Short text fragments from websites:
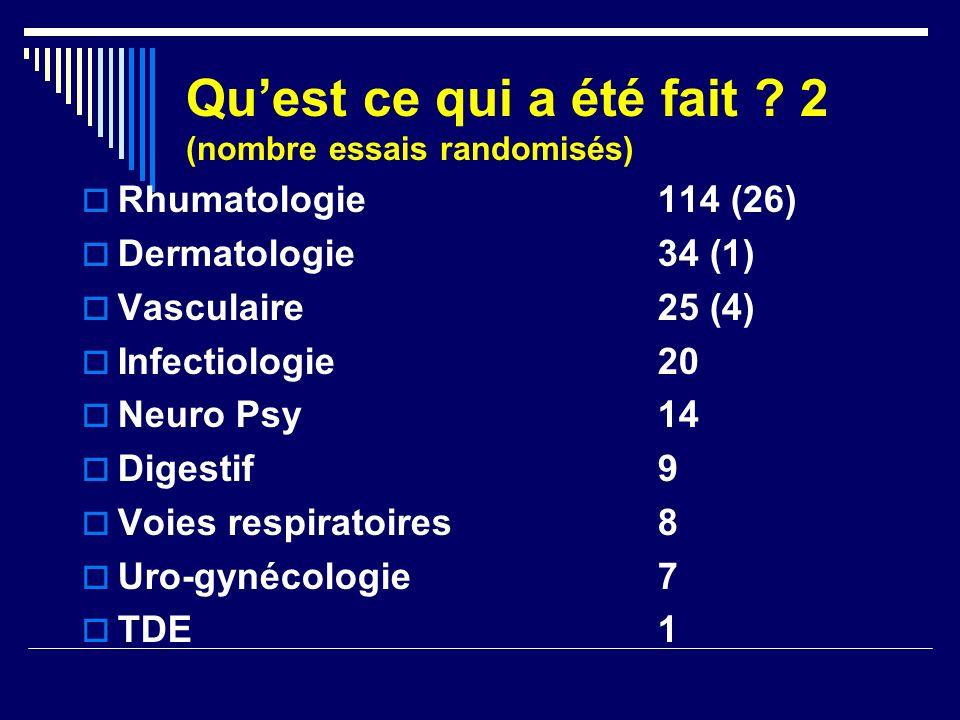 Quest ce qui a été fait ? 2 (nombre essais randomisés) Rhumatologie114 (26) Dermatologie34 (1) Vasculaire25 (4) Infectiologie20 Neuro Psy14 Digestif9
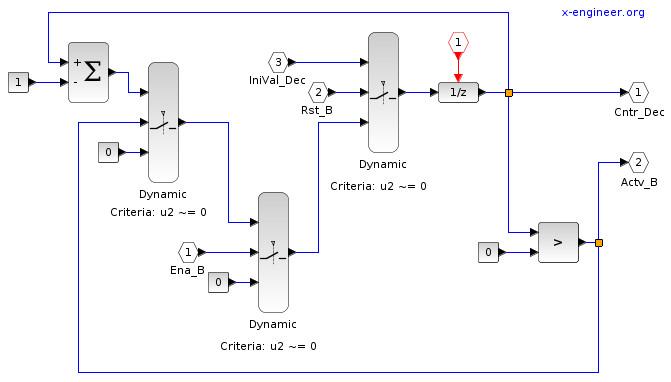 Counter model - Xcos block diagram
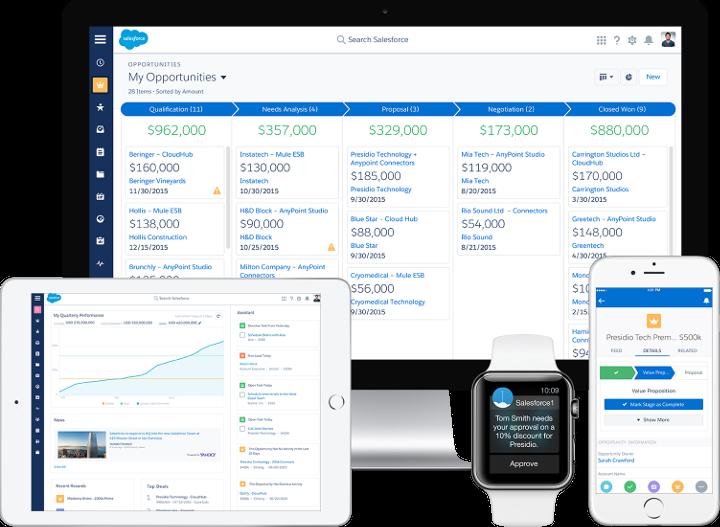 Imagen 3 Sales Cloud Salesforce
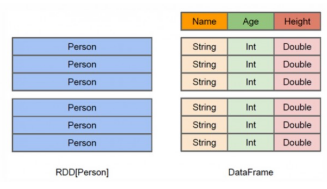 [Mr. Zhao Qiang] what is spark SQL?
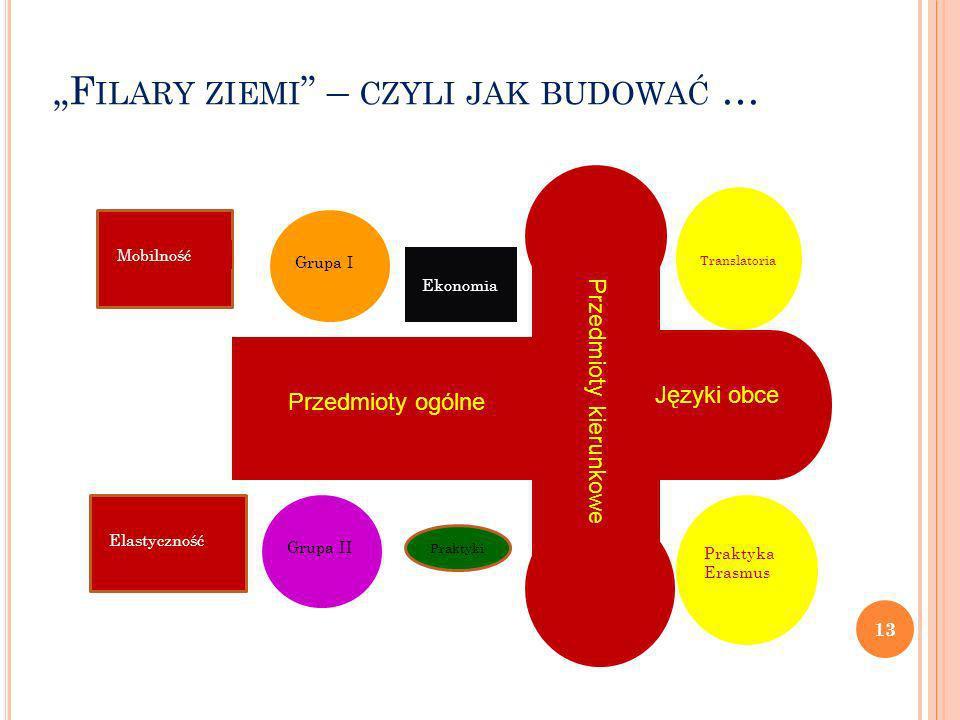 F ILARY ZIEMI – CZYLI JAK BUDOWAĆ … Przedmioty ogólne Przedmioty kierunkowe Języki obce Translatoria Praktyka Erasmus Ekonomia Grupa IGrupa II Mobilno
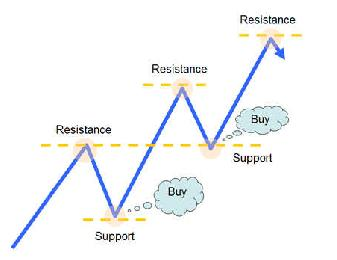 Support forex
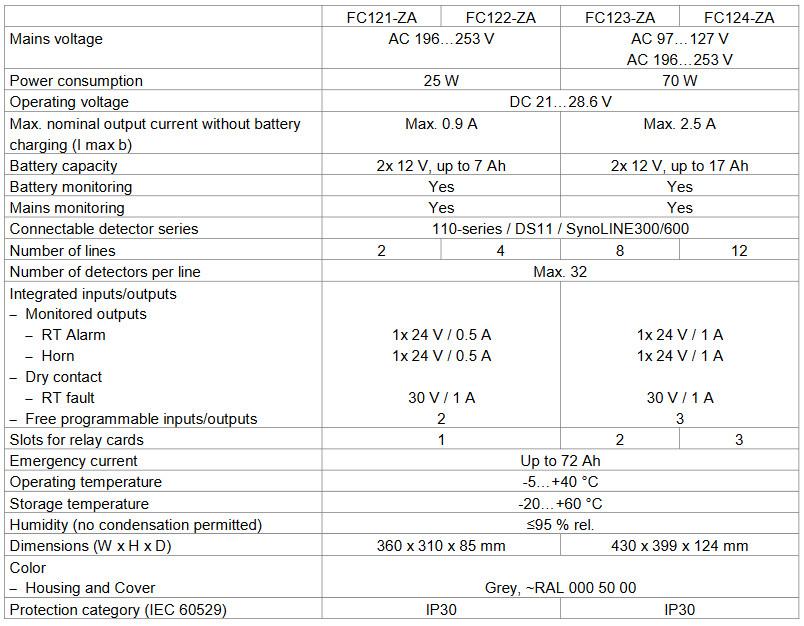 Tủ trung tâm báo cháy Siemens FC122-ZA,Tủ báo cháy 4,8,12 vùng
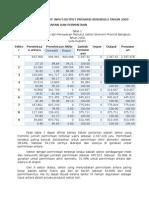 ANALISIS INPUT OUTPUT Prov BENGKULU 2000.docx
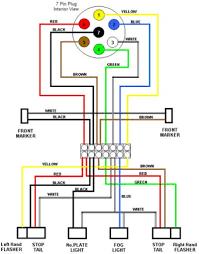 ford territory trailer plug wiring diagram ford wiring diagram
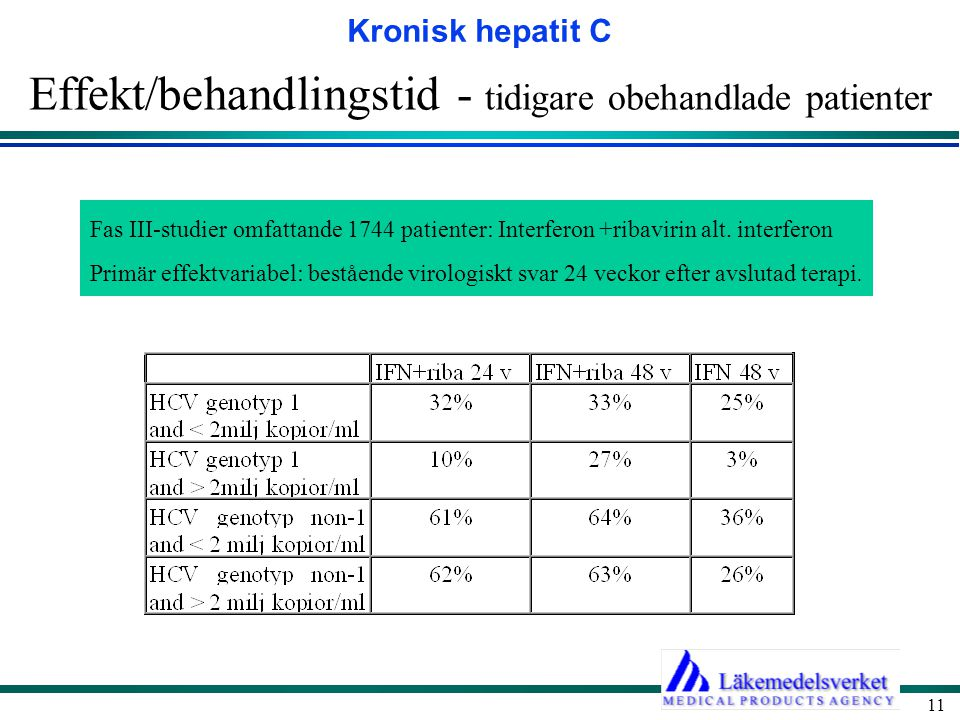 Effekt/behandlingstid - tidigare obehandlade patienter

# What the exercise asks
Find the line containing "Imagen 3 Sales Cloud Salesforce", then extract it and every line after it to the end of the data above, exactly and nothing else, without pictures.

# Task solution
 Imagen 3 Sales Cloud Salesforce
 [Mr. Zhao Qiang] what is spark SQL?
 F ILARY ZIEMI – CZYLI JAK BUDOWAĆ … Przedmioty ogólne Przedmioty kierunkowe Języki obce Translatoria Praktyka Erasmus Ekonomia Grupa IGrupa II Mobilno
 Support forex
 Tủ trung tâm báo cháy Siemens FC122-ZA,Tủ báo cháy 4,8,12 vùng
 ANALISIS INPUT OUTPUT Prov BENGKULU 2000.docx
 ford territory trailer plug wiring diagram ford wiring diagram
 Effekt/behandlingstid - tidigare obehandlade patienter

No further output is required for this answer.